━━ Article ━━

Usage#
The tokenize
module has several quirks which make it complicated to work
with (in my opinion, more complicated than necessary, but it is what it is).
The primary motivation of this guide is to document these quirks and behaviors, as such a document would have been very helpful to me when I first started using the module. Most of these behaviors were learned from experimentation and reading the source code. I have no idea what behaviors can be considered API guarantees, that is, the CPython developers may decide to change them in future Python versions. With that being said, the CPython developers are generally very conservative about changes to the standard library that might break downstream code, even for major releases. I will try to keep this guide updated as new Python versions are released. Issue reports and pull requests are most welcome.

━━━
━━ Given material ━━

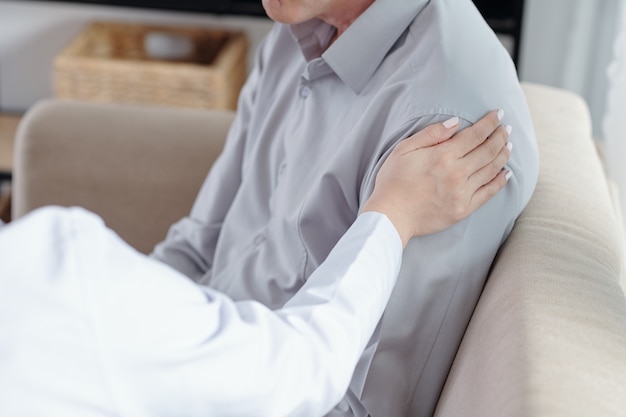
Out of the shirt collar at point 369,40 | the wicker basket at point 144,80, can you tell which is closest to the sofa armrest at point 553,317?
the shirt collar at point 369,40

━━━

Exercise requirements -
• 1. Reproduce the part of the tokenize guide that opens with the words containing "The primary motivation" and closes with "are most welcome.".
• 2. Carry on the guide to Python's tokenize module from its final sentence.
The material above has no connection to the guide on Python's tokenize module.

Results of the exercise -
• 1.
The primary motivation of this guide is to document these quirks and behaviors, as such a document would have been very helpful to me when I first started using the module. Most of these behaviors were learned from experimentation and reading the source code. I have no idea what behaviors can be considered API guarantees, that is, the CPython developers may decide to change them in future Python versions. With that being said, the CPython developers are generally very conservative about changes to the standard library that might break downstream code, even for major releases. I will try to keep this guide updated as new Python versions are released. Issue reports and pull requests are most welcome.

• 2.
Calling Syntax#
The first thing you’ll notice when using tokenize()
is that its calling API
is rather odd. It does not accept a string. It does not accept a file-like
object either. Rather, it requires the readline
method of a bytes-mode file-like
object. The bytes-mode part is important. If a file is opened in text
mode ('r'
instead of 'br'
), tokenize()
will fail with an exception:
>>> import tokenize
>>> with open('example.py') as f: # Incorrect, the default mode is 'r', not 'br'
... for tok in tokenize.tokenize(f.readline):
... print(tok)
Traceback (most recent call last):
...
TypeError: startswith first arg must be str or a tuple of str, not bytes
>>> with open('example.py', 'br') as f:
... for tok in tokenize.tokenize(f.readline):
... print(tok)
TokenInfo(type=63 (ENCODING), string='utf-8', start=(0, 0), end=(0, 0), line='')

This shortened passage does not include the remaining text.